I just signed up to this forum so here is a bit about myself.
I am a retired Aussie builder, so if I happen to use the wrong or different terminology to you guys let me know.
Being a bit of an old fart I like harking back to the old days, but I am not completely against new stuff either.
By way of intro here is a post I made to an Aussie news group a while ago.
A wedge is a simple machine. It is a relative of that most simple of mechanical devices, the inclined plane.
Wedges are commonly used in building and DIY work, to hold on axe heads, the axe head itself, to wedge open doors, the ends of chisels and other cutting tools are wedges, the ends of nails etc. etc.
When two timber wedges of the same slope are used as a pair, they become a whole lot more useful. We used to call them "fox wedges" or "folding wedges".
In the old days a young guy starting of in the building trade, very soon came across the use of wedges.

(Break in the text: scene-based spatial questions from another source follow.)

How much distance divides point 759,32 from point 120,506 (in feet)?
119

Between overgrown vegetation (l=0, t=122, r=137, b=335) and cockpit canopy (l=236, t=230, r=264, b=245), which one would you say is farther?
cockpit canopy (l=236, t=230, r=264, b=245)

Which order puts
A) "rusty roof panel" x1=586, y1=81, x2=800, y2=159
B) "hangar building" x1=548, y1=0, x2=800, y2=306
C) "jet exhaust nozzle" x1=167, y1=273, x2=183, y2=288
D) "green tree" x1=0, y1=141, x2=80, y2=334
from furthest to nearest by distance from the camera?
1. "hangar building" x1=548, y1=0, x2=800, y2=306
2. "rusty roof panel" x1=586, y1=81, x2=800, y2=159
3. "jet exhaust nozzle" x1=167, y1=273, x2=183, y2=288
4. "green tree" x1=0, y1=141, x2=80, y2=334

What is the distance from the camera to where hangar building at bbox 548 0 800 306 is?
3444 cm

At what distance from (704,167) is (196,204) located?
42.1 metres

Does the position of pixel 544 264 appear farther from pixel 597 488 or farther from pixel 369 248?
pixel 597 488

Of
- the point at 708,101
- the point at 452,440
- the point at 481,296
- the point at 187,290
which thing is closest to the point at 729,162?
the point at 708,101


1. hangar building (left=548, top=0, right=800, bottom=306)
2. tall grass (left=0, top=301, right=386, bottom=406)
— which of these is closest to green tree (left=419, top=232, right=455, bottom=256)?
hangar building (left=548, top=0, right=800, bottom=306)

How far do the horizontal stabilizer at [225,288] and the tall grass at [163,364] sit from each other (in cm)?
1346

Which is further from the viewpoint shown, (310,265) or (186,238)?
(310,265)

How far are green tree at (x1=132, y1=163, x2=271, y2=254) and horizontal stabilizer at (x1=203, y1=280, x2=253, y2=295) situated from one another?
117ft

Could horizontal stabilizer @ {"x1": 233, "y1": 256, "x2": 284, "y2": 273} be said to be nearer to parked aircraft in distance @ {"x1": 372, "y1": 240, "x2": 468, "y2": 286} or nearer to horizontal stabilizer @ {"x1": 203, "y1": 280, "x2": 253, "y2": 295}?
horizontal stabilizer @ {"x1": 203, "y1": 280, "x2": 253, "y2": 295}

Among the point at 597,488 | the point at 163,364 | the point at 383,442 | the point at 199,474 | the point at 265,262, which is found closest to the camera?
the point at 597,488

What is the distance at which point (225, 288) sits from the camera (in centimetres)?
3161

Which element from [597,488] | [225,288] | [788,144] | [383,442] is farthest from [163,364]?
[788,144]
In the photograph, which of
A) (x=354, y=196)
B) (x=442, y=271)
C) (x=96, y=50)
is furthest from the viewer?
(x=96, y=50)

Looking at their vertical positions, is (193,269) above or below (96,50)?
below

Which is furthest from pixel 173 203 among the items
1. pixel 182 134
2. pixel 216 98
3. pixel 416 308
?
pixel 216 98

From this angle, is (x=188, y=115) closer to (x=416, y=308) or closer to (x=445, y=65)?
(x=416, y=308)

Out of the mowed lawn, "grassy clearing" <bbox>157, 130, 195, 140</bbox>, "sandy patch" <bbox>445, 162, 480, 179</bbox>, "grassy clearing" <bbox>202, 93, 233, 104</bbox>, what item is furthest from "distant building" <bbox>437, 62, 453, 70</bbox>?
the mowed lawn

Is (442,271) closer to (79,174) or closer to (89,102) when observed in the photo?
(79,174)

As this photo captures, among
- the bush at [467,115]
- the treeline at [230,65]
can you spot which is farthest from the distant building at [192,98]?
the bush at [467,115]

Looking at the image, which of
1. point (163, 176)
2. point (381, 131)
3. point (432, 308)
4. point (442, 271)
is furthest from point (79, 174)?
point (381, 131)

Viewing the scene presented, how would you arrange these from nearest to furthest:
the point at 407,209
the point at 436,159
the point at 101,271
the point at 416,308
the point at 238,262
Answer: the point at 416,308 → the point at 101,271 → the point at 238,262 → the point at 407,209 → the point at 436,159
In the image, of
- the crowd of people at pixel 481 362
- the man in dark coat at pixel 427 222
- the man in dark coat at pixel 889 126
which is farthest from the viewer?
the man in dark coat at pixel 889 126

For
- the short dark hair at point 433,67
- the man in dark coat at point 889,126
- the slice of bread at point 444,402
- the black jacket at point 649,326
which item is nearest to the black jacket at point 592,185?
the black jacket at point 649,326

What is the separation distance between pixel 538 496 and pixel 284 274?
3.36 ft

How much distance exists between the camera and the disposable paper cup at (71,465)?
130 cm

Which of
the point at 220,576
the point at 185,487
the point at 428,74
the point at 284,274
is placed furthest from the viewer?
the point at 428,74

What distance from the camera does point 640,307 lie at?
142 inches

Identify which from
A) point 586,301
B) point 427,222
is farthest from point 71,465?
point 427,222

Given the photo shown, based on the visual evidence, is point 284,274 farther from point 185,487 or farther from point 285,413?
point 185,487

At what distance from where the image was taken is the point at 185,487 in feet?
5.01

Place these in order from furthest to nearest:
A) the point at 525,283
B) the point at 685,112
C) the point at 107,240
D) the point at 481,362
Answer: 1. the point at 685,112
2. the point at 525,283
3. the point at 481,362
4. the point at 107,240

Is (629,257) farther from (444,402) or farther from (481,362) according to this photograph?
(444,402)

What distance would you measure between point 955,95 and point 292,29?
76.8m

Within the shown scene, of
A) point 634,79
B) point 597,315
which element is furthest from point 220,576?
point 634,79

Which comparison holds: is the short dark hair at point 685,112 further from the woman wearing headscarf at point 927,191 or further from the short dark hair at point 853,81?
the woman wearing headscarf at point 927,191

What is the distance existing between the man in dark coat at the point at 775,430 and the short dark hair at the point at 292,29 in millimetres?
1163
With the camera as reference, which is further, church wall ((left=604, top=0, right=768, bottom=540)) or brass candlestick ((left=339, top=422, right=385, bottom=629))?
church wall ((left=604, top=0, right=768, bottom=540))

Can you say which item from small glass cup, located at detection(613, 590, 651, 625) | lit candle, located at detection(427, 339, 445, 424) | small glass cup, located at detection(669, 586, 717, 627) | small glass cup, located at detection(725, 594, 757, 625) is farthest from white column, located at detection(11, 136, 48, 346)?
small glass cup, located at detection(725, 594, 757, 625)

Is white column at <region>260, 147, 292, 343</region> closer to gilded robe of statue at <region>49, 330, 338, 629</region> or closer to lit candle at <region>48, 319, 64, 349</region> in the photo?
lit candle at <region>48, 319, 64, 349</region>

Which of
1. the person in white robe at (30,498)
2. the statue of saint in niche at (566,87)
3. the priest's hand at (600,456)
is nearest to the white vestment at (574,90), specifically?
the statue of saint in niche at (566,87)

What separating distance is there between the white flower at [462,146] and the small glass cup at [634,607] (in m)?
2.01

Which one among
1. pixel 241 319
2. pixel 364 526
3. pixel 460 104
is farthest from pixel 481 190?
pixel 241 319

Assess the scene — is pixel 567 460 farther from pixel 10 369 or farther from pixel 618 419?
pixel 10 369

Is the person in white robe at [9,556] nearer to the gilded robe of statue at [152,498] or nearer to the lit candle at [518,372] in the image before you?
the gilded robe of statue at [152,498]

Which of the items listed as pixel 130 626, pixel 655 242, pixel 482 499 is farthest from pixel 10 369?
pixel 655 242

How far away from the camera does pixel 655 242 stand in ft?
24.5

* A few pairs of wedges were always about on a joiner's bench for applying pressure here and there when clamps weren't available or convenient.
* They were used to tighten up the last few boards in a flooring job. Against the wall where flooring clamps wouldn't fit
* Often used in jobs like holding doors jambs in place temporarily while the main fixing is done.
* In the sketch, they were used for adjusting the height of props in concrete formwork.
* Similarly used horizontally they can be used for tightening shoring in excavations etc,
* They can be used for lifting heavy weights. When I was a young journeyman I was in charge of a small gang that plumbed up and refixed cast iron columns in a Victorian era wallpaper mill. We had two 6" x 6" hardwood props either side of the columns and we lifted the beam enough to do the job with 6" wide fox wedges. The huge wallpaper presses were rattling away on the floor above us. I couldn't begin to guess the weight we were lifting
For fox wedges to work, they have to be,
* Equal in slope.
* The slope has to be shallow. Wedges that are too steep will pop out under load.
The attachments show fox wedges being used to adjust the height of a timber prop, and the other has my idea of a simple jig for cutting consistent wedges on a bench saw.
Easily made up out of a bit of scrap timber.
* If you are making say 50mm thick wedges for formwork use a bit of 150 x 50 for your jig.Cut a length of say 150 x 50 hardwood into 250 long lengths.
* After the first wedge is cut flip the material length wise to cut the next wedge and so on.
* Always use a push stick , never be tempted to get that last one out of a piece. Keep your fingers AWAY from the blade.
* The saw bench insert should be in good condition, as there is a tendency for the thin end of the wedge to drop and jam at the front edge of the blade.